98 min | PG | July 3, 2020 | Magnolia Pictures

John Lewis spends a lifetime getting arrested on purpose and calls it good trouble. Dawn Porter follows the civil-rights icon as the voting fight he bled for in 1965 comes back to court. The film loves him too much to challenge him.

John Lewis sits across from the camera and recounts a life spent getting arrested on purpose. He marches at Selma. He bleeds on the Edmund Pettus Bridge. He turns that beating into a forty-year career in Congress and a phrase he repeats like scripture: get in good trouble, necessary trouble.
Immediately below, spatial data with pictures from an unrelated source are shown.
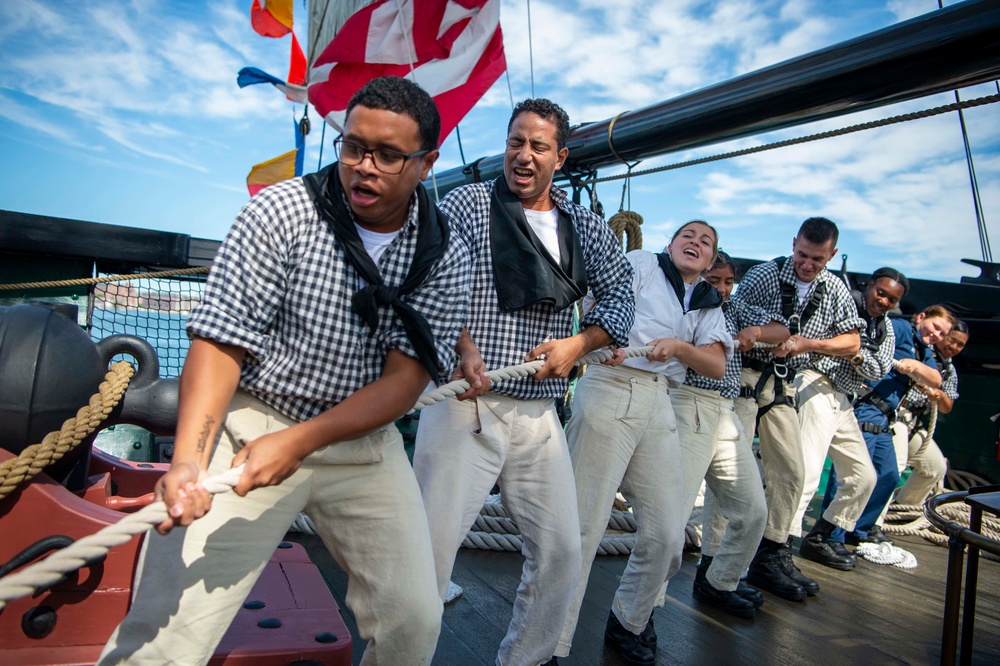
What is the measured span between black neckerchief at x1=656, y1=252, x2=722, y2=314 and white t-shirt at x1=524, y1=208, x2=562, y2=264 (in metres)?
0.81

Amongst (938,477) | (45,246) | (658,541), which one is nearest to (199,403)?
(658,541)

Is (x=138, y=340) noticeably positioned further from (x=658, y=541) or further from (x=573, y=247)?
(x=658, y=541)

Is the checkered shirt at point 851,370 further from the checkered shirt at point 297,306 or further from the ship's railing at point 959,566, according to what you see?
the checkered shirt at point 297,306

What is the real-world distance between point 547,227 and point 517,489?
92cm

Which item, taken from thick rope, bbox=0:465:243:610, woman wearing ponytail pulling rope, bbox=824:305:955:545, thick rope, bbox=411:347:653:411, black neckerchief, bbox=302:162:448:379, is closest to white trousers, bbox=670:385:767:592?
thick rope, bbox=411:347:653:411

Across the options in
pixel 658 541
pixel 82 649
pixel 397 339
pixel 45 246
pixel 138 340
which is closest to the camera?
pixel 397 339

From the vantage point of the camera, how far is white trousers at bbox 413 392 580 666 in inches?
92.3

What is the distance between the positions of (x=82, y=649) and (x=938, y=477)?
6792mm

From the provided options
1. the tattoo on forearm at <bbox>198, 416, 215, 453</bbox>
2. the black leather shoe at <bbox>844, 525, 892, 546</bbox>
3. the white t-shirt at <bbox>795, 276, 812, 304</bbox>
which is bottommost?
the black leather shoe at <bbox>844, 525, 892, 546</bbox>

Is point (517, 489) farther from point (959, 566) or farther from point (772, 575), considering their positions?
point (772, 575)

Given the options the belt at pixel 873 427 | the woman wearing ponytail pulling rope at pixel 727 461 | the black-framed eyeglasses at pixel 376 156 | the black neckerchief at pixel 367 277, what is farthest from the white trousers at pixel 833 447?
the black-framed eyeglasses at pixel 376 156

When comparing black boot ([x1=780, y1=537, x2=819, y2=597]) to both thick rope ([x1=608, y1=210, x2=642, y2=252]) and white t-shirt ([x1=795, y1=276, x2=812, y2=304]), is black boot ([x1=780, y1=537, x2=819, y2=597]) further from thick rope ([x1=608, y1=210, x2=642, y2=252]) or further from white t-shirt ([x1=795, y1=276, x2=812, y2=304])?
thick rope ([x1=608, y1=210, x2=642, y2=252])

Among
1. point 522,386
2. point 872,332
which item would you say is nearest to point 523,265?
point 522,386

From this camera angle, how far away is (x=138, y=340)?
2.44 metres
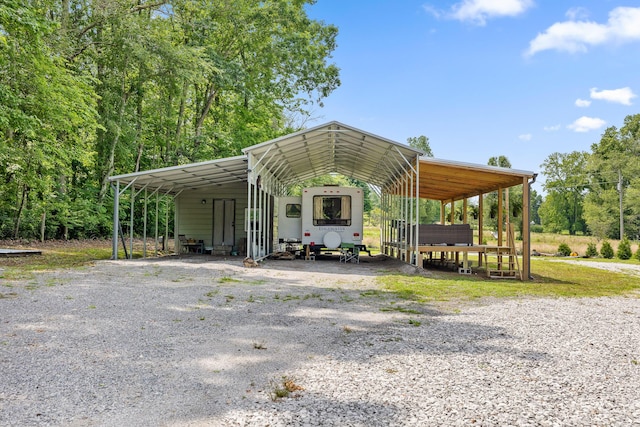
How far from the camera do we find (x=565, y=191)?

Dawn Porter builds the film around Lewis in the present, an old man watching his life’s work get litigated again in courtrooms over voter rolls and gerrymandered districts. The film is less a biography than an argument that the fight Lewis joined in 1965 never actually ended.

Lewis carries the film because he refuses to perform sainthood. He cracks jokes about his own arrest record. He dances badly in his office to make a point about joy. He looks at archival footage of his younger self and reacts with something closer to grief than nostalgia. Alexandria Ocasio-Cortez and Stacey Abrams appear to position Lewis as a bridge to a new generation of organizers. Their testimony works best when it stays specific about voter suppression and worst when it slides into the kind of reverence that flattens Lewis into a monument.

Porter directs a documentary that trusts its subject more than its form. She intercuts the present-day Lewis with newly colorized archival footage of the 1960s movement, and the color makes the old marches feel immediate rather than historical. The structure abandons chronology and organizes the film around themes like voting rights and family. That choice keeps Lewis at the center but leaves the timeline muddy. The film reaches for icon when it would land harder by staying with the man.

This is a respectful portrait of a man who earned every bit of the respect. It is also a film that knows exactly what it wants you to feel and never risks complicating that feeling. Lewis deserves the attention, and the voting-rights argument running underneath the tribute is the most urgent thing here. The problem is that Porter treats Lewis as settled history when his fight is still in dispute. The result honors the legend and underserves the question.